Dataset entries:
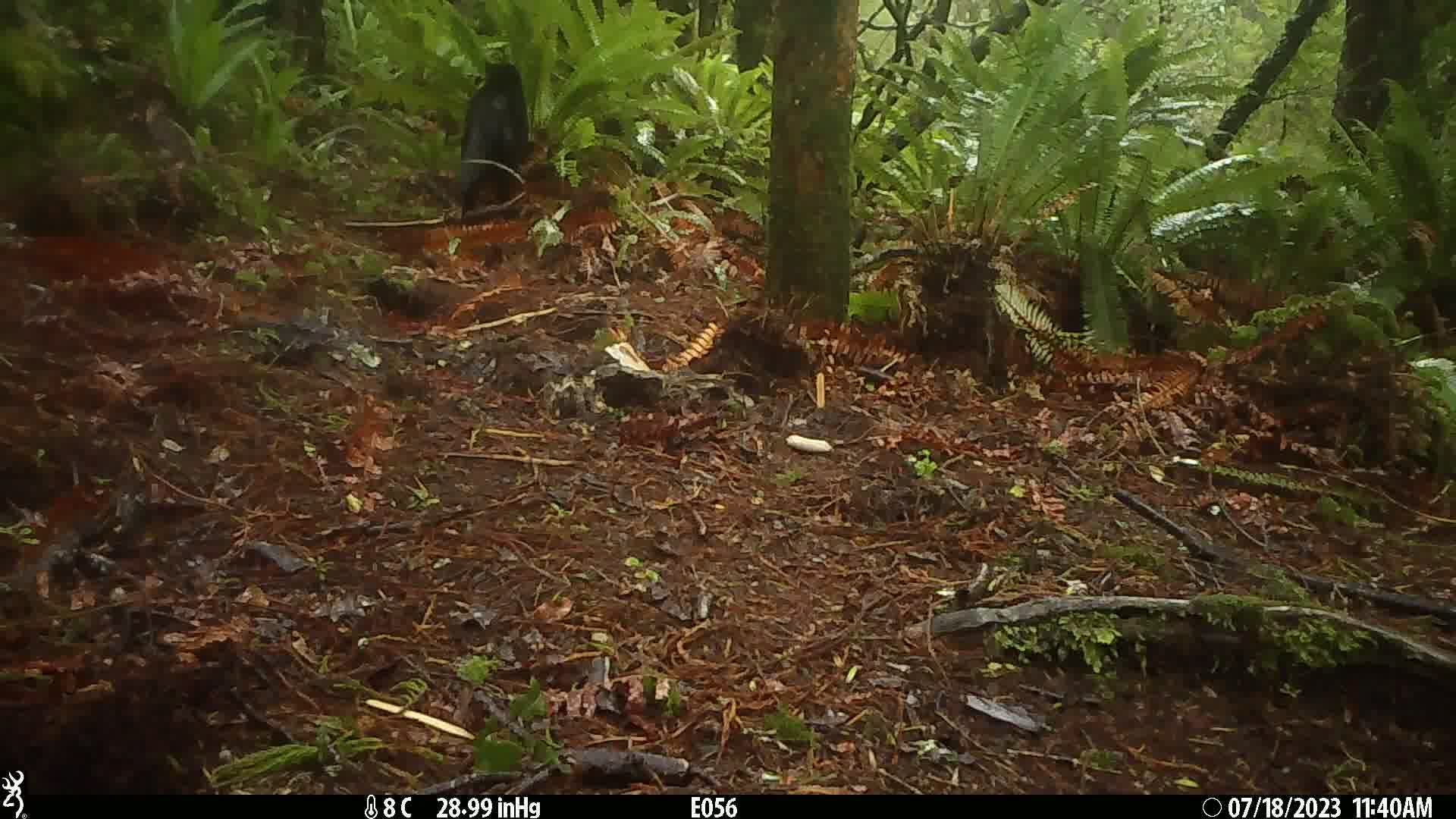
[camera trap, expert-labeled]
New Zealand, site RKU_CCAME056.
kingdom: Animalia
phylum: Chordata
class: Mammalia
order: Carnivora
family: Felidae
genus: Felis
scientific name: Felis catus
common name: domestic cat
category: cat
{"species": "cat (domestic cat) (Felis catus)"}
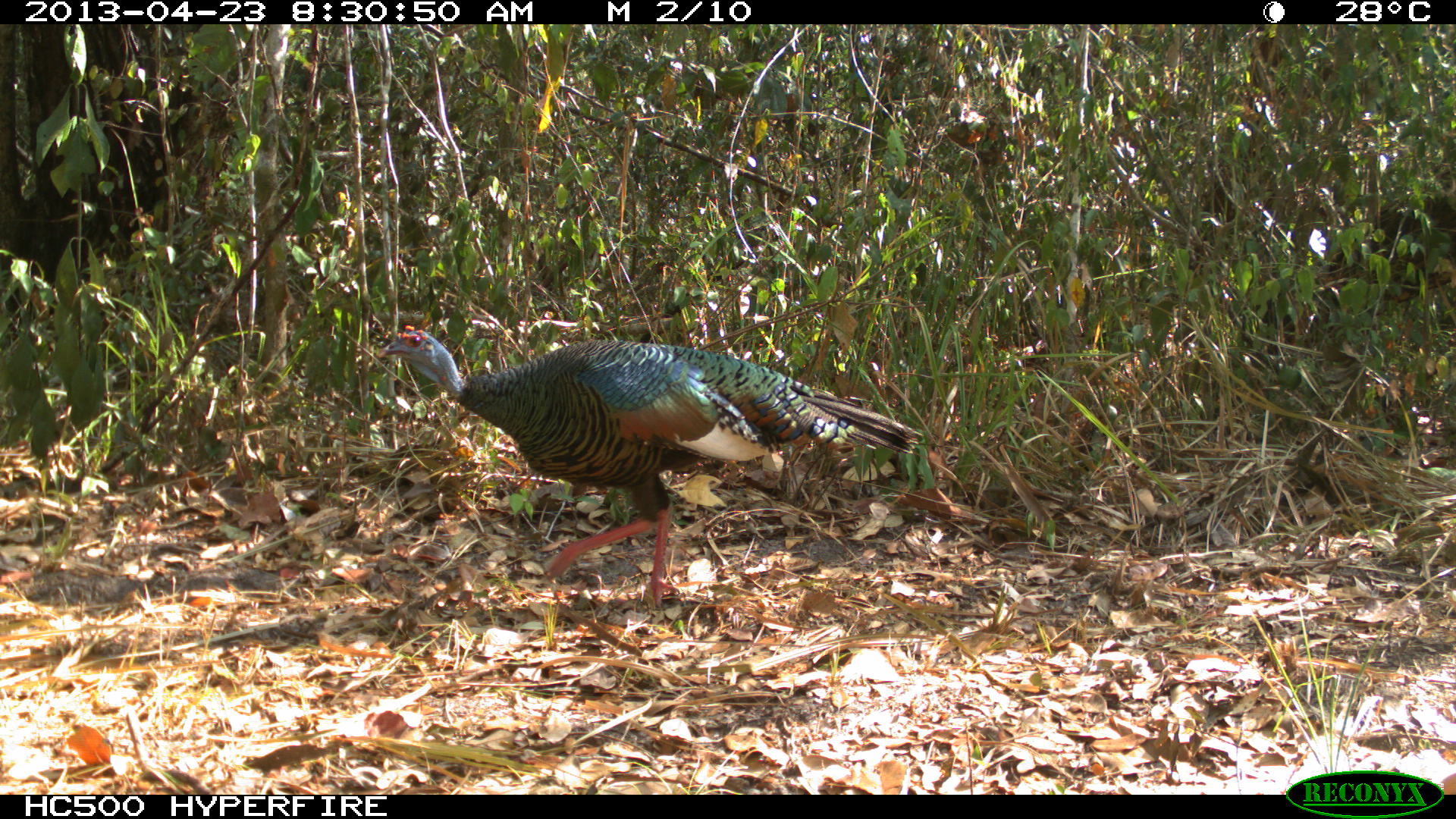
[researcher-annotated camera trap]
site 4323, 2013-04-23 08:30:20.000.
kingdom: Animalia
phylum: Chordata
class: Aves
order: Galliformes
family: Phasianidae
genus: Meleagris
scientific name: Meleagris ocellata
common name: ocellated turkey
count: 1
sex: female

:: ASSIGNMENT ::
Where does the string "camera" appear in the records above? Return every line that holds it.

:: ANSWER SPACE ::
[camera trap, expert-labeled]
[researcher-annotated camera trap]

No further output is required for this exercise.